## DIRECTIONS
Retype the records below word for word, from the line containing "Would it be" through the end of the records, both ends included.

· · · ·

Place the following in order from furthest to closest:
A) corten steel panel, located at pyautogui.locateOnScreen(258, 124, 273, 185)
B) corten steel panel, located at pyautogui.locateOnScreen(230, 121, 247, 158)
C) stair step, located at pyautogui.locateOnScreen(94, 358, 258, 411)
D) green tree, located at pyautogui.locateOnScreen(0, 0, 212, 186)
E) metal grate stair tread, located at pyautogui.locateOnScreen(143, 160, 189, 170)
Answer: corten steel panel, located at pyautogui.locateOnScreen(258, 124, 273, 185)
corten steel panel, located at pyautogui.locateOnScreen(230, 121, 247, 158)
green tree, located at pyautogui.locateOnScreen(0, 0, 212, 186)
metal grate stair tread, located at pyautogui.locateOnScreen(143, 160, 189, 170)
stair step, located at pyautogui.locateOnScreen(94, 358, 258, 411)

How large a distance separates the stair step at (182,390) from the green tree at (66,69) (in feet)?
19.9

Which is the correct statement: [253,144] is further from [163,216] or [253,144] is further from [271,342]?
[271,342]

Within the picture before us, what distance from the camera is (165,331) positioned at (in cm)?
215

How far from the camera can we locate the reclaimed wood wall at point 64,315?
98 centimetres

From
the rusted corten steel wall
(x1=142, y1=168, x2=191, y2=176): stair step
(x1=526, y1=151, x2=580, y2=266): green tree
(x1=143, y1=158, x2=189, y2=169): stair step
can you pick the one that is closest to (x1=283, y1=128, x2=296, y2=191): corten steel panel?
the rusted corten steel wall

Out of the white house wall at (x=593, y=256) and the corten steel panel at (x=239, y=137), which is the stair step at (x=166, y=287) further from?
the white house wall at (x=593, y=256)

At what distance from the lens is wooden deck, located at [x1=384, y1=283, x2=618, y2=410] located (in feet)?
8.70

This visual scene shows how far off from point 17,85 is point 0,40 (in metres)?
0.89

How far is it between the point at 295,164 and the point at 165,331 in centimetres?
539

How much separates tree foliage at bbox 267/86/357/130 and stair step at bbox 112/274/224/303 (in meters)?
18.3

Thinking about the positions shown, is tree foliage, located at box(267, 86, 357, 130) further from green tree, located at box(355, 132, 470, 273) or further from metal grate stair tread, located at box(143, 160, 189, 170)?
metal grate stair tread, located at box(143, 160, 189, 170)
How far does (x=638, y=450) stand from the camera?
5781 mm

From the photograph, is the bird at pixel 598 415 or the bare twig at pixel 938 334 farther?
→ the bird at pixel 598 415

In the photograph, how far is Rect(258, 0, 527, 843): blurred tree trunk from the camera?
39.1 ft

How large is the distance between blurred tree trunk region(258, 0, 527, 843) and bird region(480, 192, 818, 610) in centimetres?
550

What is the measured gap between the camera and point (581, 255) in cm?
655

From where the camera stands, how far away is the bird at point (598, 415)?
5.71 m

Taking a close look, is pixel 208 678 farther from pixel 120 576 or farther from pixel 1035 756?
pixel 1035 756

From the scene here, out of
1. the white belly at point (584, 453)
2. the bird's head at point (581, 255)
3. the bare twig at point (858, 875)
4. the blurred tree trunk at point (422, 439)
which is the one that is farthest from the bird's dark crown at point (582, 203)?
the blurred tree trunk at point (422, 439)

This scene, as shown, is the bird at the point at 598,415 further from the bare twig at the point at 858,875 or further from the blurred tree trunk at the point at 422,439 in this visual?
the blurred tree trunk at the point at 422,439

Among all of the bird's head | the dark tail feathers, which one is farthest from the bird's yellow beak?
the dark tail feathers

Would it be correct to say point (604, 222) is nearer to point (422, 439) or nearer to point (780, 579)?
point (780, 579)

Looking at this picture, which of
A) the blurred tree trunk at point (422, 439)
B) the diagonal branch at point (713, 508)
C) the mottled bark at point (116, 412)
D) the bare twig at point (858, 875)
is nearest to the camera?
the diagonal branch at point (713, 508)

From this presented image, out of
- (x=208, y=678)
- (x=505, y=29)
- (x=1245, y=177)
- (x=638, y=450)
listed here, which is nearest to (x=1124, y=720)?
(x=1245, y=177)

· · · ·

## REPLY TO THE TASK
Would it be correct to say point (604, 222) is nearer to point (422, 439) or nearer to point (780, 579)?
point (780, 579)

Looking at this picture, which of
A) the blurred tree trunk at point (422, 439)
B) the diagonal branch at point (713, 508)
C) the mottled bark at point (116, 412)
D) the bare twig at point (858, 875)
is nearest to the camera?
the diagonal branch at point (713, 508)

From this presented image, out of
- (x=208, y=678)
- (x=505, y=29)
- (x=1245, y=177)
- (x=638, y=450)
listed here, which is nearest to (x=1124, y=720)?
(x=1245, y=177)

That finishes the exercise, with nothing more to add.